Medivh noted idly that the young man's voice was a little deeper, had a timber that was just slightly off, but not enough to be terribly remarkable.

But, Medivh knew his influence when he heard it. He saw it in the decreased presence of the skunk-stripe that had once characterized Khadgar's hair, as well.

Then do we define ourselves, in part, through others? Medivh mused as he tapped his fingers against his staff. Interesting.
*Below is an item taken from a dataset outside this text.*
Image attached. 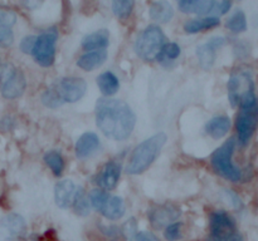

Does that mean, then, that I in part define myself by Sargeras?

It was an uncomfortable notion.

Khadgar was about to say something before his nakedness dawned on him. The young man flushed scarlet, and Medivh managed to scrap together enough kindness to not laugh again at his apprentice's discomfort.

Khadgar grabbed his clothes and scowled at the table; Medivh knew, however, that the true thing he wanted to be glowering at was he.

But he respects—fears—me enough to not turn what embarrassed ire he may have on me.

"I think you gave yourself a more toned physique than you actually possessed," Medivh said languidly as he looked back at the parchment. "But, the young don't have the same static view of themselves as those older. Your magic will force you back to your original form soon enough."

"I assume you can shapeshift."

"Your assumption would be correct."

Medivh looked back up to see Khadgar pulling his clothes back on, although the motions were absent-minded, his apprentice's mind obviously more on the problem the spell presented than his physical appearance.

Truly becoming a mage, Medivh thought ruefully. The pursuit of knowledge above all else. A pursuit for truth. A pursuit that will kill me.

"I think I know where I went wrong!" Khadgar exclaimed and began to search through his papers, still only half-dressed.

Medivh put down his quill and stood up, leaving his staff beside the table he had claimed. He walked over to where Khadgar's tunic lay in a pile on the floor and picked up the simple raiment. He could feel that Khadgar's signature had seeped into the very fabric.

It should have been able to transform with him, Medivh thought as he rubbed the cloth between his fingers. I suppose he simply didn't think of it. I must teach him to think of all variables and possibilities.

"Young Trust."

"Yes, Master?" Khadgar answered, pulling his attention away from furious scribbling to look at his teacher.

"Enough of your magic has saturated the fabric of the clothes that there is no reason you should not still be in them," he said and held the cloth out to his apprentice, who flushed in embarrassment and quickly took it and pulled it on.

"A person can shapeshift and still maintain their clothes before and after the change? How?"

"How indeed? I leave you to puzzle that out, Young Trust," Medivh said and patted the young man on the shoulder. "I have business to attend to."

"Out-of-Tower business?"

Yes and no. "Yes," he answered aloud as he retrieved A'teish. "I will be back when I am back."

Khadgar didn't bother to constrain a sigh. "Very well, Master."

"Keep your work going, my apprentice, and one day you might actually make a mage of yourself," Medivh said cheerfully before he vanished into the depths of Karazhan.